# [Challenge A]
According to the film event listings, what year was "The Earrings of Madame De…" released?
# [Challenge B]
Extend the film event listings past their final sentence.

# [Selected extract]
— begin —
Opening night of “The Earrings of Madame De…” at Tower Theatre, 1508 S.W. Eighth St., Miami; show times pending; $8; 305/643-8706

Miami’s Tower Theatre continues its monthly “Cinema Icons” series with this shattering melodrama from 1953. The best movie in history to feature an ellipses in its title, “The Earrings of Madame De…” is one of German director Max Ophuls’ most accomplished works, a French romantic roundelay in which a pair of earrings changes owners and breaks hearts across of number of late 19thcentury aristocrats. An unforgettable showcase for Ophuls’ deep reservoirs of pathos and his unmatchable moving-camera technique, this is a special treat, an opportunity for South Florida theatergoers to rediscover a masterpiece. Charles Boyer, Danielle Darrieux and Vittorio De Sica costar. The movie runs at least through next Thursday.

Friday through Sunday

L-Dub Film Festival at Lake Worth Playhouse’s Stonzek Theatre, 709 Lake Ave., Lake Worth; show times vary; $9 per program; 561/296-9382 or www.lakeworthplayhouse.org

The three-day L-Dub Film Festival is billed as an event “by filmmakers, for filmmakers,” but this collection of nearly 40 shorts, features and documentaries showcases new work that’s palatable to any general audience. Short films make up most of the itinerary, offering new moviemakers their 15 minutes (or sometimes less) of onscreen fame, but the festival also is offering some notable feature premieres. “Guns, Drugs and Dirty Money,” which screens at 8 p.m. Saturday, stars Eric Roberts as a graphic-novel author who latest comic springs to life when he reads it to his nephew. The fest also includes free seminars with Hollywood actor Garrett M. Brown, filmmaker Frank Eberling, screenwriter Michael Chasin and others.
— end —
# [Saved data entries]
— begin —
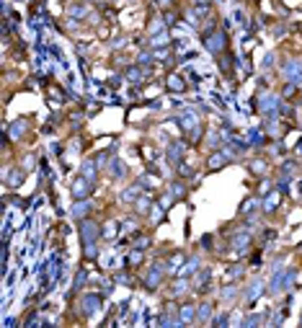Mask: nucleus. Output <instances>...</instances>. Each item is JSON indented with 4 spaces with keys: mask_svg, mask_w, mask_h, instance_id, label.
<instances>
[{
    "mask_svg": "<svg viewBox=\"0 0 302 328\" xmlns=\"http://www.w3.org/2000/svg\"><path fill=\"white\" fill-rule=\"evenodd\" d=\"M251 170H253L256 176H261V173L266 170V163H264V161H253V163H251Z\"/></svg>",
    "mask_w": 302,
    "mask_h": 328,
    "instance_id": "obj_20",
    "label": "nucleus"
},
{
    "mask_svg": "<svg viewBox=\"0 0 302 328\" xmlns=\"http://www.w3.org/2000/svg\"><path fill=\"white\" fill-rule=\"evenodd\" d=\"M21 181H23V170H18V168H16V170H13V173L8 176V186H13V189H16Z\"/></svg>",
    "mask_w": 302,
    "mask_h": 328,
    "instance_id": "obj_14",
    "label": "nucleus"
},
{
    "mask_svg": "<svg viewBox=\"0 0 302 328\" xmlns=\"http://www.w3.org/2000/svg\"><path fill=\"white\" fill-rule=\"evenodd\" d=\"M170 194H173L176 199H178V196H183V194H186V186H181V181H176L173 186H170Z\"/></svg>",
    "mask_w": 302,
    "mask_h": 328,
    "instance_id": "obj_19",
    "label": "nucleus"
},
{
    "mask_svg": "<svg viewBox=\"0 0 302 328\" xmlns=\"http://www.w3.org/2000/svg\"><path fill=\"white\" fill-rule=\"evenodd\" d=\"M183 153H186V145H183V142H173V145L168 148V158L170 161H178Z\"/></svg>",
    "mask_w": 302,
    "mask_h": 328,
    "instance_id": "obj_8",
    "label": "nucleus"
},
{
    "mask_svg": "<svg viewBox=\"0 0 302 328\" xmlns=\"http://www.w3.org/2000/svg\"><path fill=\"white\" fill-rule=\"evenodd\" d=\"M127 75H129V81H142V78H145V73H140L137 68H132V70H129Z\"/></svg>",
    "mask_w": 302,
    "mask_h": 328,
    "instance_id": "obj_22",
    "label": "nucleus"
},
{
    "mask_svg": "<svg viewBox=\"0 0 302 328\" xmlns=\"http://www.w3.org/2000/svg\"><path fill=\"white\" fill-rule=\"evenodd\" d=\"M284 78L290 83H302V62L300 60H290L284 65Z\"/></svg>",
    "mask_w": 302,
    "mask_h": 328,
    "instance_id": "obj_3",
    "label": "nucleus"
},
{
    "mask_svg": "<svg viewBox=\"0 0 302 328\" xmlns=\"http://www.w3.org/2000/svg\"><path fill=\"white\" fill-rule=\"evenodd\" d=\"M279 204V194L277 191H269V199H264V212H274Z\"/></svg>",
    "mask_w": 302,
    "mask_h": 328,
    "instance_id": "obj_10",
    "label": "nucleus"
},
{
    "mask_svg": "<svg viewBox=\"0 0 302 328\" xmlns=\"http://www.w3.org/2000/svg\"><path fill=\"white\" fill-rule=\"evenodd\" d=\"M160 279H163V266H152L145 274V287H148V290H155V287L160 284Z\"/></svg>",
    "mask_w": 302,
    "mask_h": 328,
    "instance_id": "obj_5",
    "label": "nucleus"
},
{
    "mask_svg": "<svg viewBox=\"0 0 302 328\" xmlns=\"http://www.w3.org/2000/svg\"><path fill=\"white\" fill-rule=\"evenodd\" d=\"M209 316H212V305H209V303L196 308V321H209Z\"/></svg>",
    "mask_w": 302,
    "mask_h": 328,
    "instance_id": "obj_13",
    "label": "nucleus"
},
{
    "mask_svg": "<svg viewBox=\"0 0 302 328\" xmlns=\"http://www.w3.org/2000/svg\"><path fill=\"white\" fill-rule=\"evenodd\" d=\"M80 235H83L85 243H96V238L101 235V228L90 220H80Z\"/></svg>",
    "mask_w": 302,
    "mask_h": 328,
    "instance_id": "obj_2",
    "label": "nucleus"
},
{
    "mask_svg": "<svg viewBox=\"0 0 302 328\" xmlns=\"http://www.w3.org/2000/svg\"><path fill=\"white\" fill-rule=\"evenodd\" d=\"M225 44H227L225 31H215V34H209V36H207V49H209V52H215V55H220V52L225 49Z\"/></svg>",
    "mask_w": 302,
    "mask_h": 328,
    "instance_id": "obj_4",
    "label": "nucleus"
},
{
    "mask_svg": "<svg viewBox=\"0 0 302 328\" xmlns=\"http://www.w3.org/2000/svg\"><path fill=\"white\" fill-rule=\"evenodd\" d=\"M248 243H251V238H248L245 233H240V235H235V238H232V246L235 248H248Z\"/></svg>",
    "mask_w": 302,
    "mask_h": 328,
    "instance_id": "obj_15",
    "label": "nucleus"
},
{
    "mask_svg": "<svg viewBox=\"0 0 302 328\" xmlns=\"http://www.w3.org/2000/svg\"><path fill=\"white\" fill-rule=\"evenodd\" d=\"M168 85H170V90H181V88H183V83L178 81V78H170V81H168Z\"/></svg>",
    "mask_w": 302,
    "mask_h": 328,
    "instance_id": "obj_23",
    "label": "nucleus"
},
{
    "mask_svg": "<svg viewBox=\"0 0 302 328\" xmlns=\"http://www.w3.org/2000/svg\"><path fill=\"white\" fill-rule=\"evenodd\" d=\"M88 8L85 5H70V16H85Z\"/></svg>",
    "mask_w": 302,
    "mask_h": 328,
    "instance_id": "obj_21",
    "label": "nucleus"
},
{
    "mask_svg": "<svg viewBox=\"0 0 302 328\" xmlns=\"http://www.w3.org/2000/svg\"><path fill=\"white\" fill-rule=\"evenodd\" d=\"M181 321H194V305H183L181 308Z\"/></svg>",
    "mask_w": 302,
    "mask_h": 328,
    "instance_id": "obj_17",
    "label": "nucleus"
},
{
    "mask_svg": "<svg viewBox=\"0 0 302 328\" xmlns=\"http://www.w3.org/2000/svg\"><path fill=\"white\" fill-rule=\"evenodd\" d=\"M90 191H93V186H90V178L80 176V178L73 181V196H75V199H88Z\"/></svg>",
    "mask_w": 302,
    "mask_h": 328,
    "instance_id": "obj_1",
    "label": "nucleus"
},
{
    "mask_svg": "<svg viewBox=\"0 0 302 328\" xmlns=\"http://www.w3.org/2000/svg\"><path fill=\"white\" fill-rule=\"evenodd\" d=\"M135 204H137V212H142V215L150 212V199H137Z\"/></svg>",
    "mask_w": 302,
    "mask_h": 328,
    "instance_id": "obj_18",
    "label": "nucleus"
},
{
    "mask_svg": "<svg viewBox=\"0 0 302 328\" xmlns=\"http://www.w3.org/2000/svg\"><path fill=\"white\" fill-rule=\"evenodd\" d=\"M225 163H227V155H225V150H222V153H215L212 158L207 161V168L209 170H217V168H222Z\"/></svg>",
    "mask_w": 302,
    "mask_h": 328,
    "instance_id": "obj_7",
    "label": "nucleus"
},
{
    "mask_svg": "<svg viewBox=\"0 0 302 328\" xmlns=\"http://www.w3.org/2000/svg\"><path fill=\"white\" fill-rule=\"evenodd\" d=\"M253 207H256V199H251V202H243L240 212H253Z\"/></svg>",
    "mask_w": 302,
    "mask_h": 328,
    "instance_id": "obj_24",
    "label": "nucleus"
},
{
    "mask_svg": "<svg viewBox=\"0 0 302 328\" xmlns=\"http://www.w3.org/2000/svg\"><path fill=\"white\" fill-rule=\"evenodd\" d=\"M90 215V204L85 199H75V207H73V217L75 220H85Z\"/></svg>",
    "mask_w": 302,
    "mask_h": 328,
    "instance_id": "obj_6",
    "label": "nucleus"
},
{
    "mask_svg": "<svg viewBox=\"0 0 302 328\" xmlns=\"http://www.w3.org/2000/svg\"><path fill=\"white\" fill-rule=\"evenodd\" d=\"M111 176H114V178H124V176H127V165H124L122 161H114V163H111Z\"/></svg>",
    "mask_w": 302,
    "mask_h": 328,
    "instance_id": "obj_12",
    "label": "nucleus"
},
{
    "mask_svg": "<svg viewBox=\"0 0 302 328\" xmlns=\"http://www.w3.org/2000/svg\"><path fill=\"white\" fill-rule=\"evenodd\" d=\"M261 287H264V282H261V279H253V282H251V287H248V295H245V297H248V303H251V300H256V297L261 295Z\"/></svg>",
    "mask_w": 302,
    "mask_h": 328,
    "instance_id": "obj_11",
    "label": "nucleus"
},
{
    "mask_svg": "<svg viewBox=\"0 0 302 328\" xmlns=\"http://www.w3.org/2000/svg\"><path fill=\"white\" fill-rule=\"evenodd\" d=\"M137 194H140V186H129V189H127V191L122 194V199H124V202H132Z\"/></svg>",
    "mask_w": 302,
    "mask_h": 328,
    "instance_id": "obj_16",
    "label": "nucleus"
},
{
    "mask_svg": "<svg viewBox=\"0 0 302 328\" xmlns=\"http://www.w3.org/2000/svg\"><path fill=\"white\" fill-rule=\"evenodd\" d=\"M80 176H85V178L93 181V178H96V161H85V163L80 165Z\"/></svg>",
    "mask_w": 302,
    "mask_h": 328,
    "instance_id": "obj_9",
    "label": "nucleus"
}]
</instances>
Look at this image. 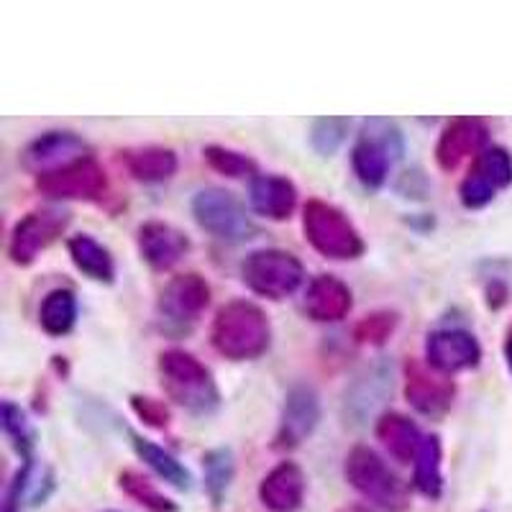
— end —
# [Right answer A]
1953

# [Right answer B]
Saturday and Sunday

Live.art and Classical Explosion at the Arts Garage, 180 N.E. First St., Delray Beach; 8 p.m. Saturday and 6 p.m. Sunday; $20 to $30; 561/450-6357 or www.delraybeacharts.org

Delray Beach’s newest cultural arts venue will launch its first full season this weekend with a multimedia extravaganza. Saturday’s program, titled “live.art,” will feature a live synchronization of five artists creating work in their various fields, from painter Alan Stewart to dancer Anita Havel to pianist Jace Vek. On Sunday night, the Arts Garage will begin its Classical Explosion series with the South Florida Symphony Orchestra performing Beethoven’s Quartet No. 15 in A Minor, Op. 132. Come check out this hip new venue before it becomes the most fashionable nightlife spot in Delray.